Trecho do documento:
☆ ☆ ☆ ☆ ☆

Quarta-feira da II Semana da Quaresma
«Ele é propiciação pelos nossos pecados; e não somente pelos nossos, mas
também pelos de todo o mundo» (1 Jo 2, 2)
I. Propriamente falando, satisfaz pela ofensa quem, ao ofendido, oferece
algo que este ame tanto ou mais do que odeia a ofensa. Ora, Cristo,
sofrendo por obediência e caridade, ofereceu a Deus um bem maior do que
o exigido pela recompensa da ofensa total do gênero humano. Assim,
primeiro, pela grandeza da caridade, pela qual sofria. Segundo, pela
dignidade de sua vida, que oferecia em satisfação, que era a vida de Deus e
do homem. Terceiro, por causa da generalidade da Paixão e da grandeza
da dor assumida. Por onde, a Paixão de Cristo foi uma satisfação não só
suficiente, mas superabundante pelos pecados do gênero humano, segundo
aquilo do Evangelho: «Ele é a propiciação pelos nossos pecados, e não somente
pelos nossos, mas também pelos de todo o mundo» (Mt 20, 19).
Em verdade, quem peca é que deve dar satisfação; porém, a cabeça e os
membros constituem uma como pessoa mística. Por isso, a satisfação de
Cristo pertence a todos os fiéis, como aos seus membros. Assim, também
quando dois homens estão unidos pela caridade, um pode satisfazer por
outro.

☆ ☆ ☆ ☆ ☆

Conteúdo dos dados:
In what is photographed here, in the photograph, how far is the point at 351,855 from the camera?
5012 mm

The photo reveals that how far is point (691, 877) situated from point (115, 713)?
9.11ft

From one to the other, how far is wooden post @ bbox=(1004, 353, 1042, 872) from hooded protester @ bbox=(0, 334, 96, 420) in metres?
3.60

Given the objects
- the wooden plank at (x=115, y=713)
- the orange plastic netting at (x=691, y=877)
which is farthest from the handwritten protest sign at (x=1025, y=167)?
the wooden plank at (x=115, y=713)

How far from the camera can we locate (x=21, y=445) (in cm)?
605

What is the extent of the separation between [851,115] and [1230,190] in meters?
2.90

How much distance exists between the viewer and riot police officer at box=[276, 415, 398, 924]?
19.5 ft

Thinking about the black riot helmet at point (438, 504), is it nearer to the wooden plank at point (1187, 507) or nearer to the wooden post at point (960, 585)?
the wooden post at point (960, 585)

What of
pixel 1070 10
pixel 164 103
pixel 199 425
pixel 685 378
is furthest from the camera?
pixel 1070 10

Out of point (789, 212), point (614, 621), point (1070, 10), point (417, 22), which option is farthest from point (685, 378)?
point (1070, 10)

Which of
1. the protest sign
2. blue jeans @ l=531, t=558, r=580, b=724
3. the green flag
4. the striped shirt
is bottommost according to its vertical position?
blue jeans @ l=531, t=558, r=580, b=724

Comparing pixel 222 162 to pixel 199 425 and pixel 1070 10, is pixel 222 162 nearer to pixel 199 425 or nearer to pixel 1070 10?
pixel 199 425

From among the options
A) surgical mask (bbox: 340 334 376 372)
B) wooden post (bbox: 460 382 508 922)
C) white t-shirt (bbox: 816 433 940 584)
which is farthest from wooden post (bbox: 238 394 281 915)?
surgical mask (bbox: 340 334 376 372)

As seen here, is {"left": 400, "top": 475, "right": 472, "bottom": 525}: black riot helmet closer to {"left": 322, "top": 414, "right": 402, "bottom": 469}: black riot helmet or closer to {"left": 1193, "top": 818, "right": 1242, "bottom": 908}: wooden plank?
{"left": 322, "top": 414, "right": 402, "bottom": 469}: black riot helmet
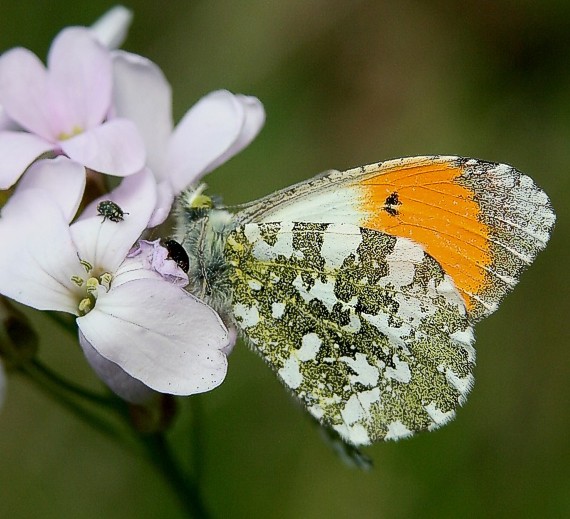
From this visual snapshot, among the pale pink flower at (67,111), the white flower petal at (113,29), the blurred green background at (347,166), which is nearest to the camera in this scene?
the pale pink flower at (67,111)

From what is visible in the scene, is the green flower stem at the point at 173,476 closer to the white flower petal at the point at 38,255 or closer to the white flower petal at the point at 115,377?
the white flower petal at the point at 115,377

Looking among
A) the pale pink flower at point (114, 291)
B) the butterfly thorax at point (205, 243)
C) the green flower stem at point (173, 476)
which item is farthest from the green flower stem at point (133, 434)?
the butterfly thorax at point (205, 243)

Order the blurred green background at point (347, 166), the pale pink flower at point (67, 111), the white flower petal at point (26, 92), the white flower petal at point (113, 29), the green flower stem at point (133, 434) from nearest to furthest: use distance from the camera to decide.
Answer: the pale pink flower at point (67, 111)
the white flower petal at point (26, 92)
the green flower stem at point (133, 434)
the white flower petal at point (113, 29)
the blurred green background at point (347, 166)

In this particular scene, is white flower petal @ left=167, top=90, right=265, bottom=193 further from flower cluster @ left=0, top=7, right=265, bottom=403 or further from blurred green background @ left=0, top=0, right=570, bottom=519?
blurred green background @ left=0, top=0, right=570, bottom=519

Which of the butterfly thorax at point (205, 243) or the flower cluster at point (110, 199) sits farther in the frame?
the butterfly thorax at point (205, 243)

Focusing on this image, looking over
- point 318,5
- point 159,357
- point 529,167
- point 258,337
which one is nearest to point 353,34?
point 318,5

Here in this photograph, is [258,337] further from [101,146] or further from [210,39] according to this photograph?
[210,39]

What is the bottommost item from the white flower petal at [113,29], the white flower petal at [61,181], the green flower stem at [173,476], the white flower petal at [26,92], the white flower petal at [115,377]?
the green flower stem at [173,476]
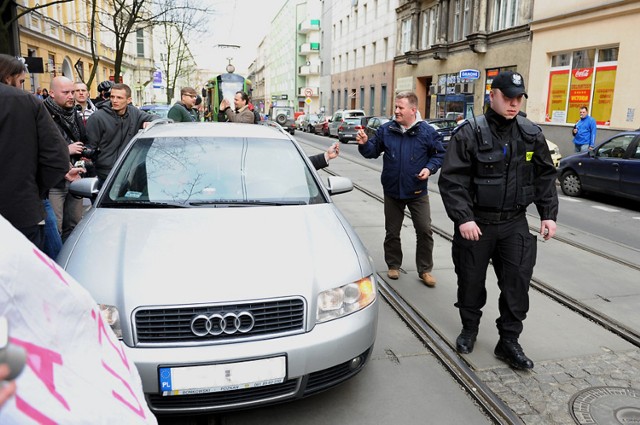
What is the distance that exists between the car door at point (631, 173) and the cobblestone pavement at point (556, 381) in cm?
723

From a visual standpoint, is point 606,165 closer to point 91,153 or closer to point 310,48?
point 91,153

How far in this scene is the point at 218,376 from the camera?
2.54m

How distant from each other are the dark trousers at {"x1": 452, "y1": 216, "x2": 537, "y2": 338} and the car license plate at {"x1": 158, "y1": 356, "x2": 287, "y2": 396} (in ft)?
5.34

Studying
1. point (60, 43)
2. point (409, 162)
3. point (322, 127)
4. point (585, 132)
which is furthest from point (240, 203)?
point (322, 127)

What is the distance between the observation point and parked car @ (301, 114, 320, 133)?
39622mm

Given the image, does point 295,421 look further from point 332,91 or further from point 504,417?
point 332,91

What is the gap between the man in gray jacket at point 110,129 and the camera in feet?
18.4


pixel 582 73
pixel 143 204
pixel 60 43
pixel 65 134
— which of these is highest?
pixel 60 43

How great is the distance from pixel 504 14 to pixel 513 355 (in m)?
25.1

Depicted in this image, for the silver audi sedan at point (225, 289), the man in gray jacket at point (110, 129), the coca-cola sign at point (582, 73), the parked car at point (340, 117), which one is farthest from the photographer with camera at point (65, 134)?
the parked car at point (340, 117)

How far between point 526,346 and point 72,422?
3604 mm

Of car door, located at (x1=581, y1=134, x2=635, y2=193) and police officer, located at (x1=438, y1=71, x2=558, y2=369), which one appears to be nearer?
police officer, located at (x1=438, y1=71, x2=558, y2=369)

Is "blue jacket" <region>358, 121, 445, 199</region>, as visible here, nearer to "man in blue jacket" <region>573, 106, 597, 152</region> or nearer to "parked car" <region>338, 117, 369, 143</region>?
"man in blue jacket" <region>573, 106, 597, 152</region>

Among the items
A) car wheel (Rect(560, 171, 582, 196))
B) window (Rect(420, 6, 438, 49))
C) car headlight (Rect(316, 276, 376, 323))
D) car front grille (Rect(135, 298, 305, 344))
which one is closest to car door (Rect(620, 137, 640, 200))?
car wheel (Rect(560, 171, 582, 196))
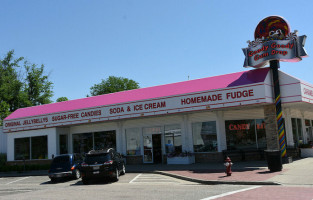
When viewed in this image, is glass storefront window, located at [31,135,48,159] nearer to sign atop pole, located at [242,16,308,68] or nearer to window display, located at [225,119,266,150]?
window display, located at [225,119,266,150]

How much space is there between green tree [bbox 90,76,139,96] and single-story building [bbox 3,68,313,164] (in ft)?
147

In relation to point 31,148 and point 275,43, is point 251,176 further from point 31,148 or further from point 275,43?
point 31,148

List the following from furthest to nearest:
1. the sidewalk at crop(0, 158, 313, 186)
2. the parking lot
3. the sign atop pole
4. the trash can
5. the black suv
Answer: the sign atop pole < the black suv < the trash can < the sidewalk at crop(0, 158, 313, 186) < the parking lot

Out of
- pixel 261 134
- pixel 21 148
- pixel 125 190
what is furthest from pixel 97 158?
pixel 21 148

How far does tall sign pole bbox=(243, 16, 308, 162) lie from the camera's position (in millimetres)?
18203

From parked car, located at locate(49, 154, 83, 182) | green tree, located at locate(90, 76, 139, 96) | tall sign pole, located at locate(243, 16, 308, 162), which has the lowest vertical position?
parked car, located at locate(49, 154, 83, 182)

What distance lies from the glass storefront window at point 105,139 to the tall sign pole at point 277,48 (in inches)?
490

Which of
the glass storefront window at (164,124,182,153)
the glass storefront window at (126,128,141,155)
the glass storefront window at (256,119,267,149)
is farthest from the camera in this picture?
the glass storefront window at (126,128,141,155)

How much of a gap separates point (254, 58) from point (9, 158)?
2303 centimetres

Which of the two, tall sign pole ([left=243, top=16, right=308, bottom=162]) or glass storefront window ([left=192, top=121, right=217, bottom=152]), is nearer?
tall sign pole ([left=243, top=16, right=308, bottom=162])

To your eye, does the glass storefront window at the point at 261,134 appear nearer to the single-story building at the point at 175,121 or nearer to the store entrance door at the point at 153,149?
the single-story building at the point at 175,121

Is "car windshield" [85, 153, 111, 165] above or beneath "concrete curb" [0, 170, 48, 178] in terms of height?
above

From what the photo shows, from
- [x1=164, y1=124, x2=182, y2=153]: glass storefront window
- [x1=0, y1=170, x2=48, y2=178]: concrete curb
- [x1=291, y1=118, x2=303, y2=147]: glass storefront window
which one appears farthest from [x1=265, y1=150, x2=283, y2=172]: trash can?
[x1=0, y1=170, x2=48, y2=178]: concrete curb

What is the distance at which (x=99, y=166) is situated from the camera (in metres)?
15.2
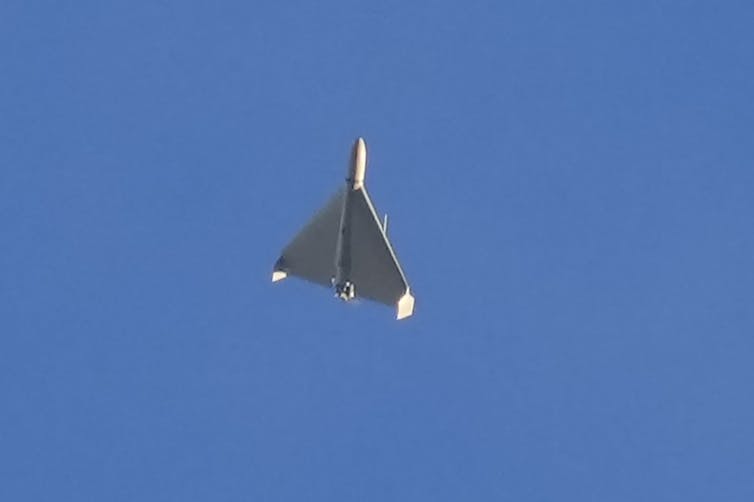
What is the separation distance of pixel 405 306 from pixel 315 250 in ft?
23.8

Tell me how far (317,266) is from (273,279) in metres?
3.03

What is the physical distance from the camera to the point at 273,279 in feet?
334

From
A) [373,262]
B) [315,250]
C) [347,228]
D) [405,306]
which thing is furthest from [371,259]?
[315,250]

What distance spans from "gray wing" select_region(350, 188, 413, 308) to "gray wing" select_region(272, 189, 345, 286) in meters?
3.10

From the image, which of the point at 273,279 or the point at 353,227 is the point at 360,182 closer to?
the point at 353,227

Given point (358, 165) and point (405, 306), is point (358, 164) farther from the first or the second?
point (405, 306)

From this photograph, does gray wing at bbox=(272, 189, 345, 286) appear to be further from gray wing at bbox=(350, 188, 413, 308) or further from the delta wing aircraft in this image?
gray wing at bbox=(350, 188, 413, 308)

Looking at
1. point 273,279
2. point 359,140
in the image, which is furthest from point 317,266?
point 359,140

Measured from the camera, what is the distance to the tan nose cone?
315ft

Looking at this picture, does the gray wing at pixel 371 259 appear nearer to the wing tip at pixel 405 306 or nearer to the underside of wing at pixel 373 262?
the underside of wing at pixel 373 262

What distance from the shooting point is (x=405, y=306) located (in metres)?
99.1

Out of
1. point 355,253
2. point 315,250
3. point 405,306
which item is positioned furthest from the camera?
point 315,250

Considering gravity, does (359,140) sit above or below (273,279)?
above

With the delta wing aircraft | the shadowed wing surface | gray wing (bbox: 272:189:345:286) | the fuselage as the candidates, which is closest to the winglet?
the delta wing aircraft
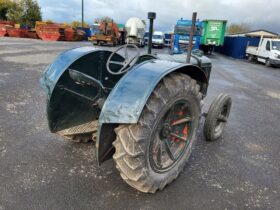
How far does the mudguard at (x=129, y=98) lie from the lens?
2.04 m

☆ ☆ ☆ ☆ ☆

O pedido: Segundo o texto sobre a Paixão de Cristo, por que a satisfação de Cristo pertence a todos os fiéis?

Tarefa concluída: Porque a cabeça e os membros constituem como que uma pessoa mística, e os fiéis são membros de Cristo.